* **Explore the material**:
A. List every crop that the article on small grains presents as offering rural farmers an opportunity to sustain their livelihoods in the face of climate change.
B. In the article on small grains, what number of people facing food insecurity in 2020 does the NDS1 report give?
C. Write a continuation of the article on small grains, picking up after its final sentence.

* **Given text**:

_ _ _ _

The Sunday Mail
Word from the market with AMA
In the face of climate change, crops such as sorghum, pearl millet and finger millet offer a unique opportunity for rural farmers especially those in the drier regions to sustain their livelihoods.
According to the NDS1 report, the number of people confronted with food insecurity ranged from 500 000 in 2015 to 1.7 million in 2020.
The major cause of this huge increase is the effects of climate change that include recurrent droughts, prolonged mid-season dry spells which all lead to massive crop failure.
Despite the erratic rainfall conditions, most of the rural farmers in dry regions of the country continue to opt for the moisture demanding maize crop ahead of the resilient traditional grains.
There is an overall decrease in hectarage put under small grains of 31 percent to 526415ha compared to last year as captured by the first round of the crop and livestock assessment report. One of the major reasons why farmers shun production of these crops is owing to lack of support from consumers across the country.
It is important for the nation to embrace the consumption of small grains not just as a nutrient benefit but to support the rural farmers.

_ _ _ _

* **Dataset content**:
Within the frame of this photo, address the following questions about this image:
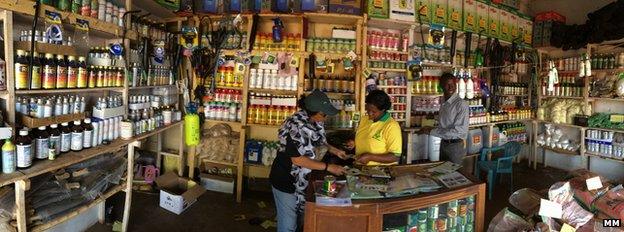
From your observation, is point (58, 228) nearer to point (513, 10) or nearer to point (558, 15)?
point (513, 10)

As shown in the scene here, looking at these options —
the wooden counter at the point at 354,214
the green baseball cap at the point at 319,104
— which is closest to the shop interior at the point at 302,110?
the wooden counter at the point at 354,214

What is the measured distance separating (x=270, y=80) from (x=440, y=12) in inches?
106

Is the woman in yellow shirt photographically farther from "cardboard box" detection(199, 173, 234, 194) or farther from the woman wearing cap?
"cardboard box" detection(199, 173, 234, 194)

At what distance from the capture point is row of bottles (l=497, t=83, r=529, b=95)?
6.47 meters

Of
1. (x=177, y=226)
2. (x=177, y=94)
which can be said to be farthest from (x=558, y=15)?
(x=177, y=226)

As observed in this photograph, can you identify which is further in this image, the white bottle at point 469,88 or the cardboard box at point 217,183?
the white bottle at point 469,88

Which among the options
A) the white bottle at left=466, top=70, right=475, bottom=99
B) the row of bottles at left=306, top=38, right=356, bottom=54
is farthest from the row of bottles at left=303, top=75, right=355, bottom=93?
the white bottle at left=466, top=70, right=475, bottom=99

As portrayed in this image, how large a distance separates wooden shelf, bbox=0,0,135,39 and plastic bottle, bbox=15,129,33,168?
77cm

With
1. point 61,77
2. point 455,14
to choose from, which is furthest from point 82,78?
point 455,14

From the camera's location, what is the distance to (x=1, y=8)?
2.18m

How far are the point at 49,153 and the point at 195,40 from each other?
249 centimetres

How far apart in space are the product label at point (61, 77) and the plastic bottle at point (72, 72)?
0.04 metres

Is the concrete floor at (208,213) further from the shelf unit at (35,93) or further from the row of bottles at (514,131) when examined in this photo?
the row of bottles at (514,131)

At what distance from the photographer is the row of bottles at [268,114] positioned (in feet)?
15.2
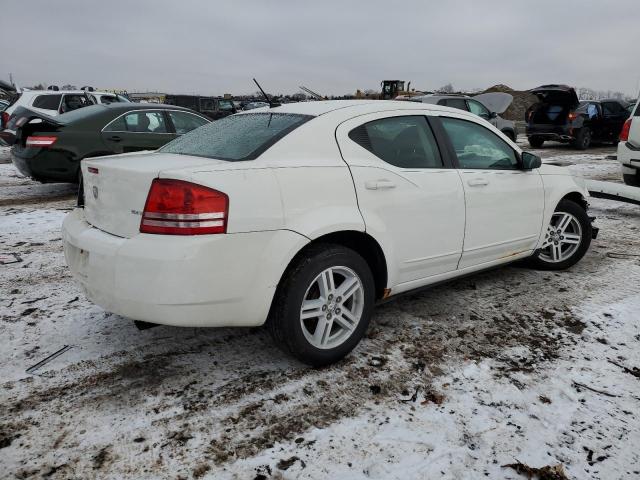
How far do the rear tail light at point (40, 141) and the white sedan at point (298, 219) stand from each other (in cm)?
485

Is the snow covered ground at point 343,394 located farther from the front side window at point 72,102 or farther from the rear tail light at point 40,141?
the front side window at point 72,102

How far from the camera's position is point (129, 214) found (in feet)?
8.09

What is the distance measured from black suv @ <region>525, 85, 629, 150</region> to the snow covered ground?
12.9 metres

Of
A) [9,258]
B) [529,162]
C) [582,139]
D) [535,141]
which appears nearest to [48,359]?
[9,258]

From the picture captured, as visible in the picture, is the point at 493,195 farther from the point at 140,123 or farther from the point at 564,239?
the point at 140,123

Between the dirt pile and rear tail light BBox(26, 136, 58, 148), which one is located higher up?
the dirt pile

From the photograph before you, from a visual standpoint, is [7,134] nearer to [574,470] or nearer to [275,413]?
[275,413]

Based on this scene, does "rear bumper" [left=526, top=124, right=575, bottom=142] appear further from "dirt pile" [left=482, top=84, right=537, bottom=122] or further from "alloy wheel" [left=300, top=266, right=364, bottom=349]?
"dirt pile" [left=482, top=84, right=537, bottom=122]

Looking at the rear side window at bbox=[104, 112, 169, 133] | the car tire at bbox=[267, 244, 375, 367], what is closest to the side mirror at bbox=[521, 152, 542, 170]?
the car tire at bbox=[267, 244, 375, 367]

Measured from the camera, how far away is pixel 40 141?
23.3ft

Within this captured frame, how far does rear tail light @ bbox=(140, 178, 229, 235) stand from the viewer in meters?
2.30

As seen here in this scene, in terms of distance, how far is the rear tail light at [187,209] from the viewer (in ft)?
7.54

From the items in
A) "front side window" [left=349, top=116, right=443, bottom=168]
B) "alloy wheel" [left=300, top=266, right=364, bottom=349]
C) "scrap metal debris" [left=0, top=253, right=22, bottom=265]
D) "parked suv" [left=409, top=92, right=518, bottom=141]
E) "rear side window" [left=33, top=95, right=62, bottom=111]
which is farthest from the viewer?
"rear side window" [left=33, top=95, right=62, bottom=111]

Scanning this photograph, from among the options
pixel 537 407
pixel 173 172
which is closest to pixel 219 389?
pixel 173 172
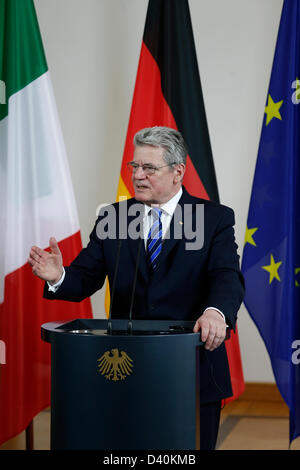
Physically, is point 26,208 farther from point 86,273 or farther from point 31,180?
point 86,273

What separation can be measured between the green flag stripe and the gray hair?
1344 mm

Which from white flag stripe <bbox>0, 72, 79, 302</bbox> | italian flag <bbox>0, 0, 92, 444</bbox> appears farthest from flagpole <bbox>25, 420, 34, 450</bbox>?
white flag stripe <bbox>0, 72, 79, 302</bbox>

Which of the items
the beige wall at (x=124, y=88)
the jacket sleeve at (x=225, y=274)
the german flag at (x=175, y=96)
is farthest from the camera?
the beige wall at (x=124, y=88)

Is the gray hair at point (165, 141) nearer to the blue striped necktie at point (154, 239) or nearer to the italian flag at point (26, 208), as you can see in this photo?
the blue striped necktie at point (154, 239)

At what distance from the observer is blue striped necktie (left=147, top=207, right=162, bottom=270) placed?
6.84 feet

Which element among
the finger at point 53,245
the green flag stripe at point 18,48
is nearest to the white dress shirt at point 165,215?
the finger at point 53,245

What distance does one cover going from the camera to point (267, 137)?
11.0 feet

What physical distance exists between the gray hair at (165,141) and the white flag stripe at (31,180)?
3.82 ft

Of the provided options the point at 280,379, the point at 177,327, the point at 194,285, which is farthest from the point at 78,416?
the point at 280,379

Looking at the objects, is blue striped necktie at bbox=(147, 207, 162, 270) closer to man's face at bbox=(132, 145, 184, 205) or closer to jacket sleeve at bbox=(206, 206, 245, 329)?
man's face at bbox=(132, 145, 184, 205)

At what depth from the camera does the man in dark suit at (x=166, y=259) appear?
6.44ft

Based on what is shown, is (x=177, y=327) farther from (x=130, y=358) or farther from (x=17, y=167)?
(x=17, y=167)

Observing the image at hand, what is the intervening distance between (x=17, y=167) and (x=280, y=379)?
1.81 m

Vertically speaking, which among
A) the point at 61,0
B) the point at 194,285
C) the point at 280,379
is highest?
the point at 61,0
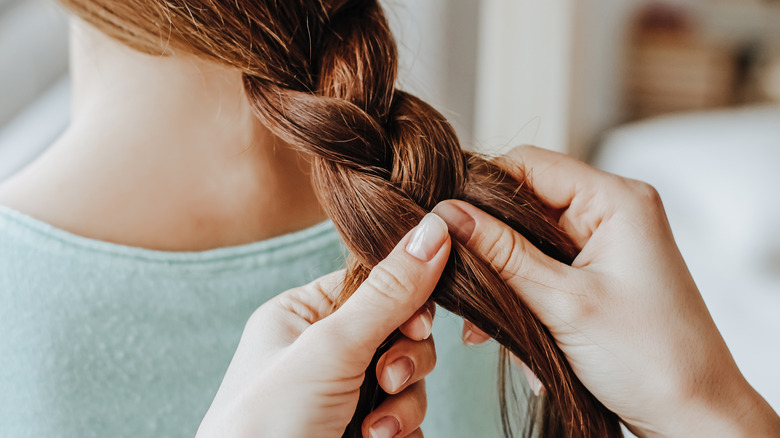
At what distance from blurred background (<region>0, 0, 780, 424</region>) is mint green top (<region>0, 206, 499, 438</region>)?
22.6 inches

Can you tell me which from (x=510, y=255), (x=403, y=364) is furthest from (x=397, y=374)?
(x=510, y=255)

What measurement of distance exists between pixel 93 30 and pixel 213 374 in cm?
34

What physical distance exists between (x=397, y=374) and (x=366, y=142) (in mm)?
171

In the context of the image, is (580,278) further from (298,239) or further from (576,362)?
(298,239)

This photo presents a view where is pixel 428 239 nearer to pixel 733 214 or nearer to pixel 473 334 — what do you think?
pixel 473 334

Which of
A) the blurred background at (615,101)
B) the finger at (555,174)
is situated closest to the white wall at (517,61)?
the blurred background at (615,101)

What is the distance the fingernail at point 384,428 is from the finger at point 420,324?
0.22 feet

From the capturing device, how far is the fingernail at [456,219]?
0.46 metres

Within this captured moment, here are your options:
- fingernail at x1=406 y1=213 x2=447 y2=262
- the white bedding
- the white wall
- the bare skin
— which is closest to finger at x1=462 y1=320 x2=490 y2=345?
fingernail at x1=406 y1=213 x2=447 y2=262

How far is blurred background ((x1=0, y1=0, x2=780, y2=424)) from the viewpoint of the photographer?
109 centimetres

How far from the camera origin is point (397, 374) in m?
0.47

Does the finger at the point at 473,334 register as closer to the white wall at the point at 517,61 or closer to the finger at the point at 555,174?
the finger at the point at 555,174

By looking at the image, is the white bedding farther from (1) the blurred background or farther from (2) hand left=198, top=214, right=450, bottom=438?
(2) hand left=198, top=214, right=450, bottom=438

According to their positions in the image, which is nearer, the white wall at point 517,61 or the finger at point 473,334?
the finger at point 473,334
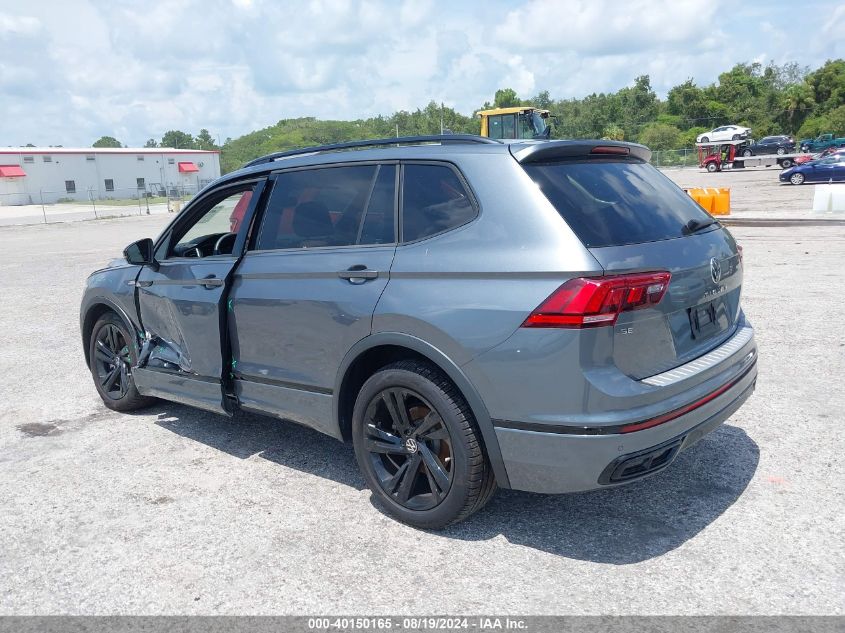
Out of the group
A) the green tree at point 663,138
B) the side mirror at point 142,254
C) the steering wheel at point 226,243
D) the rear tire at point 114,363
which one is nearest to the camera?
the side mirror at point 142,254

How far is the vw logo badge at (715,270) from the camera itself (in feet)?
11.8

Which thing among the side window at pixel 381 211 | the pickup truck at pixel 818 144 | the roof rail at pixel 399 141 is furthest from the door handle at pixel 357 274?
the pickup truck at pixel 818 144

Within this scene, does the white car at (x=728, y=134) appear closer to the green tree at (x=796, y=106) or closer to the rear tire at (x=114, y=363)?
the green tree at (x=796, y=106)

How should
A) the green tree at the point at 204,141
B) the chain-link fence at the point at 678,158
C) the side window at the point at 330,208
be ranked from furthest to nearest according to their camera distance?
the green tree at the point at 204,141
the chain-link fence at the point at 678,158
the side window at the point at 330,208

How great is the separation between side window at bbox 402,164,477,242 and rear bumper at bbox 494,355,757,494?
1.02 metres

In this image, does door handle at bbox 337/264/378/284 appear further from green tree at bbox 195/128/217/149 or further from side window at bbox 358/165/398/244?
green tree at bbox 195/128/217/149

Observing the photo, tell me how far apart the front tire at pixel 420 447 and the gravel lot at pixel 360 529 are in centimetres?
17

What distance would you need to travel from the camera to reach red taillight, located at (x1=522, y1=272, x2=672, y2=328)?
9.93 feet

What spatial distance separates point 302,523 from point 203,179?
3426 inches

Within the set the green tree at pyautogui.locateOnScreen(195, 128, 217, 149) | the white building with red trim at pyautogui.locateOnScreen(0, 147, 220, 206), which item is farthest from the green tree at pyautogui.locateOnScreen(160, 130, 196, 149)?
the white building with red trim at pyautogui.locateOnScreen(0, 147, 220, 206)

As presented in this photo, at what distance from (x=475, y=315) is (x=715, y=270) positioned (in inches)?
50.2

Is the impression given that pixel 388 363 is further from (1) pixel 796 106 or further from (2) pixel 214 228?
(1) pixel 796 106

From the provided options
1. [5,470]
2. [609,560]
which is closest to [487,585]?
[609,560]

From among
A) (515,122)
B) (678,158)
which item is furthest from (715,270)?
(678,158)
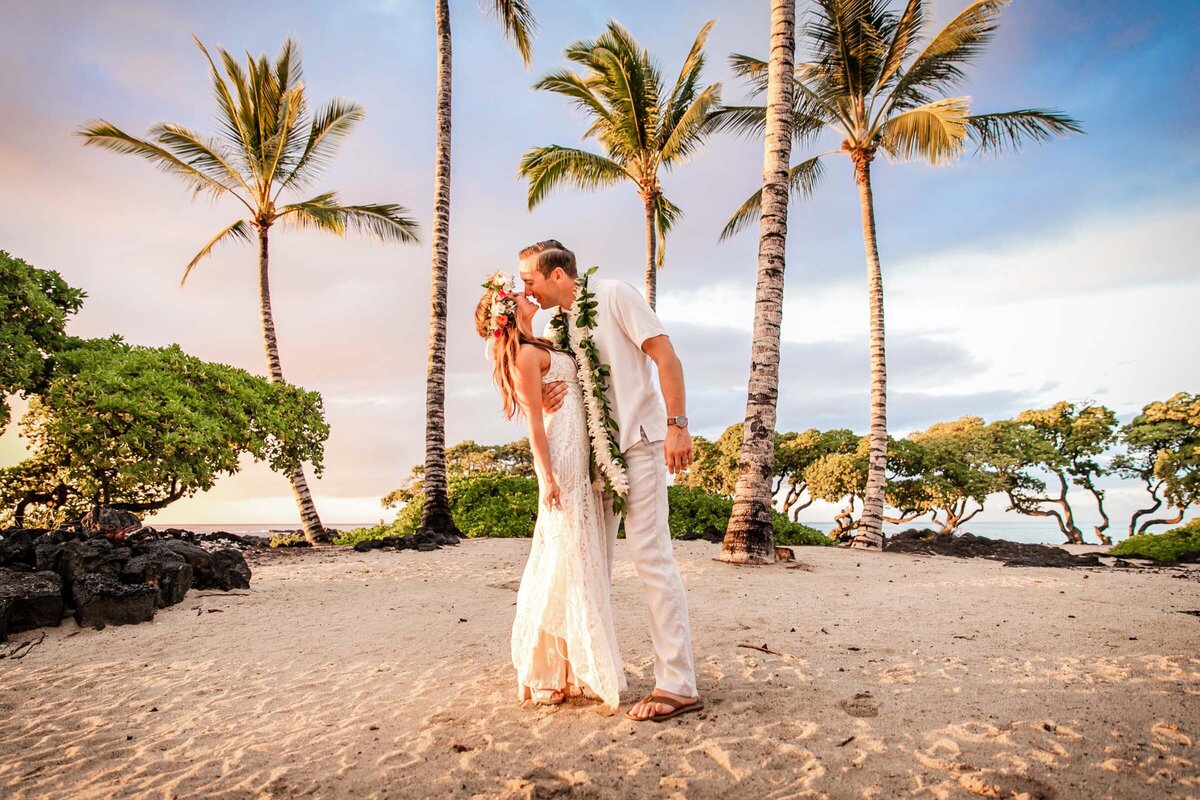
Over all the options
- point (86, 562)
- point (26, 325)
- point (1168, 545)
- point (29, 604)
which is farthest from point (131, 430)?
point (1168, 545)

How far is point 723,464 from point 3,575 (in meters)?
19.8

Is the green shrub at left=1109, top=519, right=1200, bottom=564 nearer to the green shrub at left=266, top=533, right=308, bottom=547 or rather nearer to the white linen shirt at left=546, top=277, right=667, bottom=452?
the white linen shirt at left=546, top=277, right=667, bottom=452

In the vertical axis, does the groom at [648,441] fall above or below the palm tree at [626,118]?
below

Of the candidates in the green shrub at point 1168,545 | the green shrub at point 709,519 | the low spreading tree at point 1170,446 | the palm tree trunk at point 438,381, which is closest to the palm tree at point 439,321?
the palm tree trunk at point 438,381

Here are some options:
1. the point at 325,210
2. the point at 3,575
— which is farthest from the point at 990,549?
the point at 325,210

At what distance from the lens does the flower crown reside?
3.34 m

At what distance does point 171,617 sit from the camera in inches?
237

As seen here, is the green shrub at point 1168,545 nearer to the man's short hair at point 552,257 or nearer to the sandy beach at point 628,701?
the sandy beach at point 628,701

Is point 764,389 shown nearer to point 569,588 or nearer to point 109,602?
point 569,588

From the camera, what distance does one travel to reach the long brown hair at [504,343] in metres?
3.36

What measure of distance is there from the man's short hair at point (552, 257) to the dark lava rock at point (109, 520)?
26.5 ft

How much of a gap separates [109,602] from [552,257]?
5.16 metres

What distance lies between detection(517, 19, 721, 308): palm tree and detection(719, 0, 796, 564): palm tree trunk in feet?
23.6

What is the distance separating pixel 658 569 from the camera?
127 inches
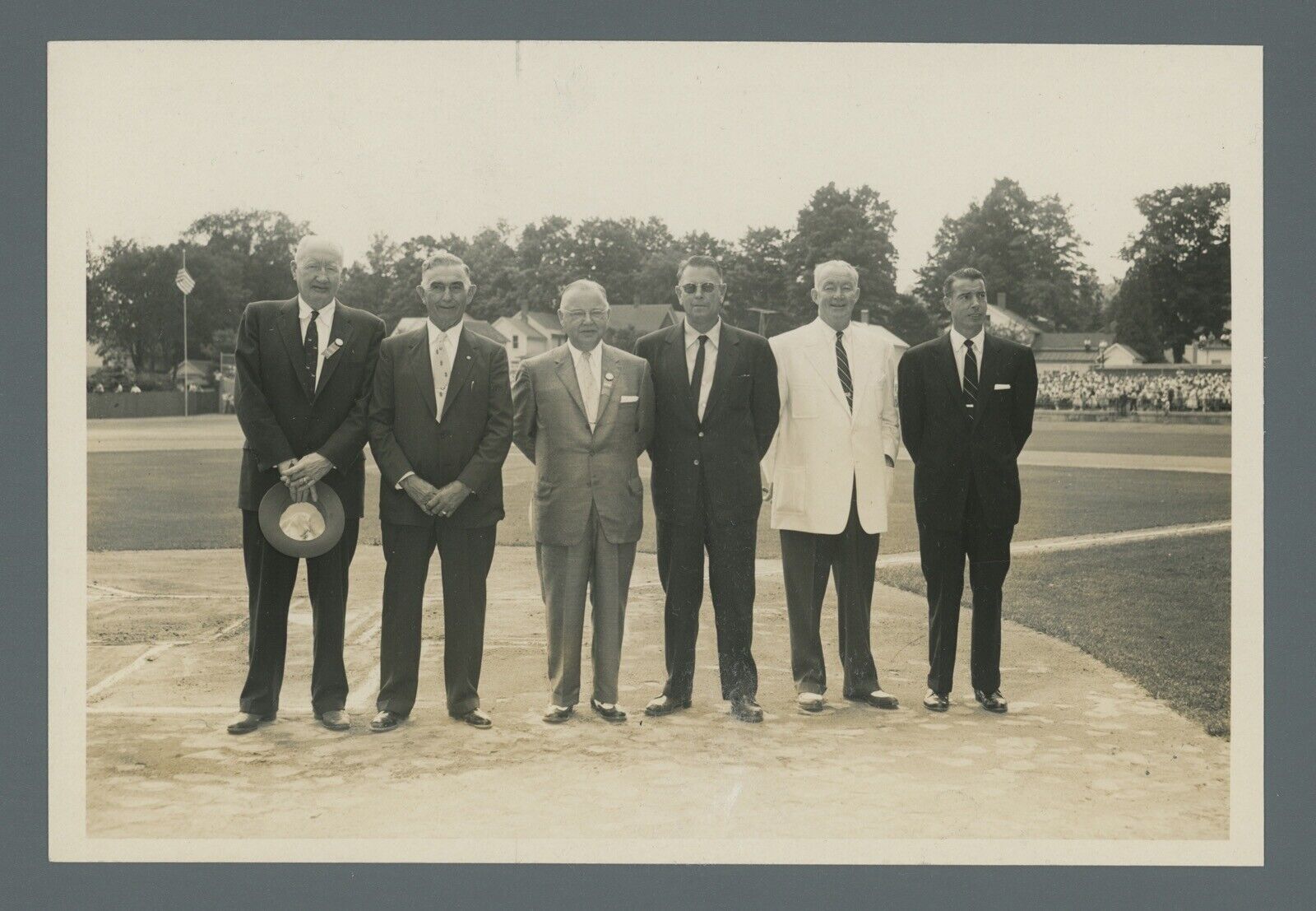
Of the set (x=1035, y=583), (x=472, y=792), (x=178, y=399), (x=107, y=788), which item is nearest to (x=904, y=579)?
(x=1035, y=583)

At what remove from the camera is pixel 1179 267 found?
7617 mm

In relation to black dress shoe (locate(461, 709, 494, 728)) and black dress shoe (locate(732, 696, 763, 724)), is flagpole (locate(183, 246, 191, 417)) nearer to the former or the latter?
black dress shoe (locate(461, 709, 494, 728))

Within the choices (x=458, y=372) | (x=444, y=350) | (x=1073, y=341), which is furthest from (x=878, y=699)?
(x=1073, y=341)

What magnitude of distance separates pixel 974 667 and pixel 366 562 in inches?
232

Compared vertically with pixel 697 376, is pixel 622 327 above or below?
above

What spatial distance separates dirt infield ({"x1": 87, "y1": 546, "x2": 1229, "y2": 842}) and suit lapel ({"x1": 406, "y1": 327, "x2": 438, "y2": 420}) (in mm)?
1579

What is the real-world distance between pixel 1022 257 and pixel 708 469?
3.75m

_ _ _ _

* **Answers to this exercise**:
A. Sorghum, pearl millet and finger millet.

B. 1.7 million people.

C.
The market drives production, and without justifiable returns farmers will shun the crops.
During a crop assessment carried out by AMA across the country, Francis Makowere, a cotton farmer in pengashed in Chiredzi district underscored the importance of small grains.
He highlighted that had he not grown pearl millet, his household would have been faced with hunger owing to erratic rainfall supply in his region.
Private sector players are playing a crucial role of processing the traditional grains into a myriad of food products that include flours, malt, and instant porridge. In the same vein, pronounced backward integration by most of the private players offers the farmers a guaranteed market for their crop.
There are also other opportunities in the sorghum and millets value chains especially for the stock feed manufacturers to tap into. In developed countries such as China, Australia, and Canada these crops are used to make livestock feed.
To signify the importance of the small grains, India declared 2018 as a year of millets to promote production and consumption of small grains and made subsequent submissions to the United Nations to declare 2018 as a year of millets.
On the health front, sorghum and millets are nutrient powerhouses that are rich in minerals, proteins, and vitamins. Research has shown that finger millet contains 3 times more calcium level than milk and that sorghum has high protein levels than corn.
Other health benefits of sorghum include improvement of digestive health and regulation of insulin in the body which help prevent or manage diabetes. This implies that these crops provide a dual role of food and nutrition security.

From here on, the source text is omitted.